Although he danced in happiness like Zorba, he never did a sirtaki. The composer, after all, was a communist and socialist, although he served as minister under the New Democrats after his return from exile. My father also never danced a Zembetiko. With that, he never broke plates that I can remember. Burn whisky on the floor? No.

So who taught him to dance, and who taught him not to dance some of those liberating moves?

Remember, he was born in South Africa and first went to Greece when he was 28 years old. He knew how to dance from his parents. I suspect they also taught him what not to dance; what was too modern and what had roots in Asia Minor and the hash dens of Athens. Part of that crisis that unfolded in Greece in the 1920’s must have contributed to them leaving their homeland before the Second World War for South Africa. I have no memory of my grandfather as he died when I was two years old. But I grew up with my grandmother and remember a proud village woman with great principles. She was also very stubborn.

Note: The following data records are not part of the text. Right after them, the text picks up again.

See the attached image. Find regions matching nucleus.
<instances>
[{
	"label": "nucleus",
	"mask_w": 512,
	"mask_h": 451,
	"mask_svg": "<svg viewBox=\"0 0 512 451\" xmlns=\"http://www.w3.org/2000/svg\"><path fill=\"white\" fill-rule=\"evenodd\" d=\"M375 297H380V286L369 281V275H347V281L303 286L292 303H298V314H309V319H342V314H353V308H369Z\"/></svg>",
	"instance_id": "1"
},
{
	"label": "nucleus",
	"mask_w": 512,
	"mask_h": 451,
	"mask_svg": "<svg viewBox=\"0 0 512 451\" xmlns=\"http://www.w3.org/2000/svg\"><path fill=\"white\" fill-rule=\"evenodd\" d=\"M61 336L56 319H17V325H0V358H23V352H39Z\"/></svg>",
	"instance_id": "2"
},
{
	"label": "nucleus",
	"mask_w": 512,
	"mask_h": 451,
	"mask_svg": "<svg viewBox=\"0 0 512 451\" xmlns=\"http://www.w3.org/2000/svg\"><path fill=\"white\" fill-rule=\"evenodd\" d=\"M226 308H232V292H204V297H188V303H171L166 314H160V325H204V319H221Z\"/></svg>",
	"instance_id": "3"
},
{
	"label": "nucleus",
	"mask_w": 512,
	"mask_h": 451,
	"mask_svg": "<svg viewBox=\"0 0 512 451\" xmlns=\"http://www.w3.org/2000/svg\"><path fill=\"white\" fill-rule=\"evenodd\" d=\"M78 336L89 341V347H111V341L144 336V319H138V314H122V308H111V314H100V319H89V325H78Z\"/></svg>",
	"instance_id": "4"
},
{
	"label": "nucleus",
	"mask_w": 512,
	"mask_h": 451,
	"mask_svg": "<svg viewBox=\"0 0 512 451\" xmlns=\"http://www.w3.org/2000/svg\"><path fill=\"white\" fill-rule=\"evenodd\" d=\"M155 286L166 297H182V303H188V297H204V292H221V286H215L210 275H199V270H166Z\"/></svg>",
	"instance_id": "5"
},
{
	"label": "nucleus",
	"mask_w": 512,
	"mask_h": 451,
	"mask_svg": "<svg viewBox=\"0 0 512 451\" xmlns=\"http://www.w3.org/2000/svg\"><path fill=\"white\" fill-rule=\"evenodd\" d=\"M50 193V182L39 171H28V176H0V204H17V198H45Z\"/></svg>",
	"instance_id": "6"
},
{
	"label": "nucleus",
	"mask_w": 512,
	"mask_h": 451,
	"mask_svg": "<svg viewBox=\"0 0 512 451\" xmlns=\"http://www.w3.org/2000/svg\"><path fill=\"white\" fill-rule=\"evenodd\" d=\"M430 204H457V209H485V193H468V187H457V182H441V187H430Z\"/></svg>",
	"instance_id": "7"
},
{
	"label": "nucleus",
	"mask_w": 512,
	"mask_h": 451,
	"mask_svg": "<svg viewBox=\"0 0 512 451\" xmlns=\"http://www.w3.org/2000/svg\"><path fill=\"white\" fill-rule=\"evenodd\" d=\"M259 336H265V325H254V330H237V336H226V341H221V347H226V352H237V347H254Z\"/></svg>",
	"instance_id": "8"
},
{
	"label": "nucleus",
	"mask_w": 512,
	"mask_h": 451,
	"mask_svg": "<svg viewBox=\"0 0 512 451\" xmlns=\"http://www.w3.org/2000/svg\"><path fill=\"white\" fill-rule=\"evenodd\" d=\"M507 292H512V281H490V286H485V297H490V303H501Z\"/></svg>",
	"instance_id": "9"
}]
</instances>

I used to love watching my father do the Kalamatiano. He would lead and be held by a handkerchief anchored by his strong brother. My father was an acrobat in the front, a Peloponnesian warrior, dancing from the days of Homer around Achilles spear; he was a Spartan where the woman held the handkerchief for the warrior to spin and jump.

When he danced the Tsammiko he was clean and fluid, nothing fancy, but easy to follow. Being tall he stood straight and was lithe and consumed by the music.

I remember he would do the Tsifteteli with Aunty Penny and Thea Vasiliki. This is a belly dance and I am not sure if my grandmother approved of this. After all, it is purely Turkish. So why was this dance allowed, but the Zembetiko not? Perhaps it’s because he always did it with an inverted glass of water on his head?